TRY IT
The answer must be a bare number: the count of lines below that contain "selected".

━━━━

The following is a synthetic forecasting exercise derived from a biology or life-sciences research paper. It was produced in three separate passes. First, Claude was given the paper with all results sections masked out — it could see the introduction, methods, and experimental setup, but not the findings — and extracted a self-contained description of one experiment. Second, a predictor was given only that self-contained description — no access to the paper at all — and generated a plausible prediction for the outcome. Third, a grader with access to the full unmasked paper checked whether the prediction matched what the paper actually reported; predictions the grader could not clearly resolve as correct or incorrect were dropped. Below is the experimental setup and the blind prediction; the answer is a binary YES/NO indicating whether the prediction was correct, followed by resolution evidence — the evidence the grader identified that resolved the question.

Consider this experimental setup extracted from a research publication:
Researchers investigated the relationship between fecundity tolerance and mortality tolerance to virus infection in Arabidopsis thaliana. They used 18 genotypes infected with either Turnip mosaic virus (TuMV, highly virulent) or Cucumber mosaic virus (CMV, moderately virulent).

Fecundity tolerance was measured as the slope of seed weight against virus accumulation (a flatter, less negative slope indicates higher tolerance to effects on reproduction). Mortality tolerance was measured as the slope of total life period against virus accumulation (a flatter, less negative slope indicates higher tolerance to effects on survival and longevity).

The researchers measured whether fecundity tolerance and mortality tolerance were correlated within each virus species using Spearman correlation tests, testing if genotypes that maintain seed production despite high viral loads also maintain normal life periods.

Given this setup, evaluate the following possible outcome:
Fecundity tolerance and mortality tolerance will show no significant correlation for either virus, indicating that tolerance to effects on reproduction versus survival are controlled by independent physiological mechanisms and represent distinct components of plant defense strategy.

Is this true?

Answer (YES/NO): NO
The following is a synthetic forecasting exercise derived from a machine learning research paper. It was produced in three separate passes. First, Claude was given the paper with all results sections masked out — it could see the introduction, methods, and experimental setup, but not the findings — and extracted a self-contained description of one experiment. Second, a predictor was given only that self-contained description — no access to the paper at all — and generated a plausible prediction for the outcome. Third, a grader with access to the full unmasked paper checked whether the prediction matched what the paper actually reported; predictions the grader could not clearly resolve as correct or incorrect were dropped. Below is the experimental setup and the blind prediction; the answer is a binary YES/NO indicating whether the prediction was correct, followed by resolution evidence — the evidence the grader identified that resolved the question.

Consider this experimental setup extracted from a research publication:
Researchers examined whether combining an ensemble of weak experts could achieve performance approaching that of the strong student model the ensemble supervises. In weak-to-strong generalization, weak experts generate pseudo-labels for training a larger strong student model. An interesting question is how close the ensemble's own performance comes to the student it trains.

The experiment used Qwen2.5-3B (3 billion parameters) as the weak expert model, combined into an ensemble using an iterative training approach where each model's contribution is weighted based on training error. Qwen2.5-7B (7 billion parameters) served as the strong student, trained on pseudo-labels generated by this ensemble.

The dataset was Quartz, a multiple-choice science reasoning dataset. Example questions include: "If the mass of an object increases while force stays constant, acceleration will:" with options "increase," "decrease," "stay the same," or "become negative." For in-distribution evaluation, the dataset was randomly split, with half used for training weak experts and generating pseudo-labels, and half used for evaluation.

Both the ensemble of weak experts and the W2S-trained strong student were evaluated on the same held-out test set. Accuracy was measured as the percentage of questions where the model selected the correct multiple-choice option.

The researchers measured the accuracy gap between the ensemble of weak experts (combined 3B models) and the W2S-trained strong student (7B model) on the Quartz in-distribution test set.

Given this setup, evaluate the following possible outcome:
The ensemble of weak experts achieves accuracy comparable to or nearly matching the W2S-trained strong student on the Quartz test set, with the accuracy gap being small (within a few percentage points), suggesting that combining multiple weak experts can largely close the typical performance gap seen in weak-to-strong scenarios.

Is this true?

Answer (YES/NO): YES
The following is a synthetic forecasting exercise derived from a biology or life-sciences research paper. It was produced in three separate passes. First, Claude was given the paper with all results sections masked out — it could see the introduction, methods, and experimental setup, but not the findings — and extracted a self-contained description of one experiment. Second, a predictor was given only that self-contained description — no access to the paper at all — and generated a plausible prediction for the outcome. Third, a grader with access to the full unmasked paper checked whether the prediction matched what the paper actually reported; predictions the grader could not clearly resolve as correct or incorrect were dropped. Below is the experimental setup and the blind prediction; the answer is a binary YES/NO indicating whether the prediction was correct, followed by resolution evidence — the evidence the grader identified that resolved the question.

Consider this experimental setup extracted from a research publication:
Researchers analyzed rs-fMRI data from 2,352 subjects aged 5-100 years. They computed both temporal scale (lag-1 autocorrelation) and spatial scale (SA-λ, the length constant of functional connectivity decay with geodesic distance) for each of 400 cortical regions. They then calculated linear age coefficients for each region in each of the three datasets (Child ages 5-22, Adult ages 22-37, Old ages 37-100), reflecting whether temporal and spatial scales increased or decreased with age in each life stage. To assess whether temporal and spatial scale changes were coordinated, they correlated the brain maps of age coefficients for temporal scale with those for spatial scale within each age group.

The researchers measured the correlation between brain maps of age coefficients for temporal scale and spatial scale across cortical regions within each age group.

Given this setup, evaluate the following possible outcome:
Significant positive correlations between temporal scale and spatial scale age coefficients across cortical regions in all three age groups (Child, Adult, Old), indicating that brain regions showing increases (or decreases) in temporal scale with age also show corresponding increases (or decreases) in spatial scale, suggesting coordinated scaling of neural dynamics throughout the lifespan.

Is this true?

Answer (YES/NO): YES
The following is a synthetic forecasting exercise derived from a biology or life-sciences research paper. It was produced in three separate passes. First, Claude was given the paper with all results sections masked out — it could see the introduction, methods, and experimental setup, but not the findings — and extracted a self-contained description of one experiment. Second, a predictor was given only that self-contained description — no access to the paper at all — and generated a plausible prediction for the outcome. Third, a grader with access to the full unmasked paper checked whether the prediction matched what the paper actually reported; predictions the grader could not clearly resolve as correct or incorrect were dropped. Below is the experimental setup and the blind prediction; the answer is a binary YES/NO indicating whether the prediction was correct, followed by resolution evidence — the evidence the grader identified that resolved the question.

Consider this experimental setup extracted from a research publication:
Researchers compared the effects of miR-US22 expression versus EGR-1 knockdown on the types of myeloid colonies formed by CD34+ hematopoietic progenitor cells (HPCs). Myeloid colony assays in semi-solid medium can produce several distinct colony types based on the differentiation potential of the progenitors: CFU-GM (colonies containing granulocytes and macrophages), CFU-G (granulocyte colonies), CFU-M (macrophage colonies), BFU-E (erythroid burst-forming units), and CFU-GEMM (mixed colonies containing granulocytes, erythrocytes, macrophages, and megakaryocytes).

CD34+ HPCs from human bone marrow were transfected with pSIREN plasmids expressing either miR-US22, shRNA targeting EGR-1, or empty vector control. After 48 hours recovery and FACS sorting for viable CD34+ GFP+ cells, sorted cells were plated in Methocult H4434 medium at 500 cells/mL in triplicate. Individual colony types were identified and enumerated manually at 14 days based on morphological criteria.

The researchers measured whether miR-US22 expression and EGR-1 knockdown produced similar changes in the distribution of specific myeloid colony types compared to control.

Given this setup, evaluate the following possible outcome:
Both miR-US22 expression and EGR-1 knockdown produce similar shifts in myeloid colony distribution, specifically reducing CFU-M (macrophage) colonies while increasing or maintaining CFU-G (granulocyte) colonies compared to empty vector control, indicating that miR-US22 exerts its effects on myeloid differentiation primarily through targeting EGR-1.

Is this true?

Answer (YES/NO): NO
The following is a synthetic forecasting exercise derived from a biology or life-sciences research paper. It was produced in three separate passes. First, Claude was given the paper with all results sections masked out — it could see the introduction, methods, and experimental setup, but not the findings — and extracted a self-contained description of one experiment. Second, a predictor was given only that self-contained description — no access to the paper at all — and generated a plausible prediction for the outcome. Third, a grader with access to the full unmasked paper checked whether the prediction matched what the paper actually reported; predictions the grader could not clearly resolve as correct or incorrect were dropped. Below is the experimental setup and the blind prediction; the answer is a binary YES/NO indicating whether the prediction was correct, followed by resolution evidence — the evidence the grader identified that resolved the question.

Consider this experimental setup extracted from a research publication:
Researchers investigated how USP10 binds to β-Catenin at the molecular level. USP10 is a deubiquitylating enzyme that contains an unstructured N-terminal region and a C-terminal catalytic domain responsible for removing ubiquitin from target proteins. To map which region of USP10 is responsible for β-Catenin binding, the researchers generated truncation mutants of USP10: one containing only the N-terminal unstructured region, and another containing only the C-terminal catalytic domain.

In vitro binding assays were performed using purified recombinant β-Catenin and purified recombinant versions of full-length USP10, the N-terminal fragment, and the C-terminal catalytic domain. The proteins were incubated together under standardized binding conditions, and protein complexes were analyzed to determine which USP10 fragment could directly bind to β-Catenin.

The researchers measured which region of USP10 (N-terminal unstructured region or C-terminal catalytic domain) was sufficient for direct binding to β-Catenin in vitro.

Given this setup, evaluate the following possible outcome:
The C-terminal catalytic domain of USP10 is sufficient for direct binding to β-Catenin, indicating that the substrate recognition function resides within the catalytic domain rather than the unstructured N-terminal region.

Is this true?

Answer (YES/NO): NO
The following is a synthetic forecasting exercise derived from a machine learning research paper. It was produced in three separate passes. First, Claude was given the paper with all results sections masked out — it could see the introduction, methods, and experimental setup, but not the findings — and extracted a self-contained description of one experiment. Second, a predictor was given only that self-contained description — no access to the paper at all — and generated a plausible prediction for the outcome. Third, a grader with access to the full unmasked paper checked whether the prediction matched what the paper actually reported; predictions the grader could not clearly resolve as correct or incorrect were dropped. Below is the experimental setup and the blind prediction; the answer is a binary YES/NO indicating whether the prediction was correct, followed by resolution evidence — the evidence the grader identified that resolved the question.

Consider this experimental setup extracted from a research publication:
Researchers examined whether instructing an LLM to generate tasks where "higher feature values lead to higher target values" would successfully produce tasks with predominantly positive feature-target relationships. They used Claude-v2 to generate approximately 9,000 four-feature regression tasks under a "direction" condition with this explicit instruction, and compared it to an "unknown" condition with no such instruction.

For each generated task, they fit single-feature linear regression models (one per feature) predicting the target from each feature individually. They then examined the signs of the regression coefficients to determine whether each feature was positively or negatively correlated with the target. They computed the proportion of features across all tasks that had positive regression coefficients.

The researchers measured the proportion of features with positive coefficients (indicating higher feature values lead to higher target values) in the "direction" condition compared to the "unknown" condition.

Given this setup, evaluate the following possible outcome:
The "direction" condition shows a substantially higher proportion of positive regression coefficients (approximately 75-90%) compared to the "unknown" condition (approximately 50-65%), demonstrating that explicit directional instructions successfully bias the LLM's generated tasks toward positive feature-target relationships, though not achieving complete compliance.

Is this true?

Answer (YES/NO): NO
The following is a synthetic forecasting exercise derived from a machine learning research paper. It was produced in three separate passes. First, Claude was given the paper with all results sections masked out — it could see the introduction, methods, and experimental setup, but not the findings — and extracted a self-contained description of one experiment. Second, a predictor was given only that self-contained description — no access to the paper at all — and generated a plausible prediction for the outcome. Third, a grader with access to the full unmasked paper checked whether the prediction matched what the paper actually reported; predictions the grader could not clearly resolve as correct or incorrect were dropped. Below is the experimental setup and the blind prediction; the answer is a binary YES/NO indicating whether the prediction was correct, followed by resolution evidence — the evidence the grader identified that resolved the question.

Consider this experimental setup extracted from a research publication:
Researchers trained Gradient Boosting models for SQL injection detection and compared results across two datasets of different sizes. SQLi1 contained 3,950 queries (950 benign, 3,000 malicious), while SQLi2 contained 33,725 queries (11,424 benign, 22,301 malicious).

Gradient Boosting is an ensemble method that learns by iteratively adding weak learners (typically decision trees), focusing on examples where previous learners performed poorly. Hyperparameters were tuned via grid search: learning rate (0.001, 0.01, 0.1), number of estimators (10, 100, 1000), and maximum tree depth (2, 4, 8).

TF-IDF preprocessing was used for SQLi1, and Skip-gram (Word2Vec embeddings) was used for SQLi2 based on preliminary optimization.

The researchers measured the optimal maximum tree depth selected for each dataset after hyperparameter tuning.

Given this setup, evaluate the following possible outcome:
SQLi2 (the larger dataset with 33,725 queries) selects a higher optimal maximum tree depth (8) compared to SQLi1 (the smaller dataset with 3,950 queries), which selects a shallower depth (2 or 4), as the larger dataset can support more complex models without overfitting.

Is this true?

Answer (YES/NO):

━━━━

EXERCISE SOLUTION
2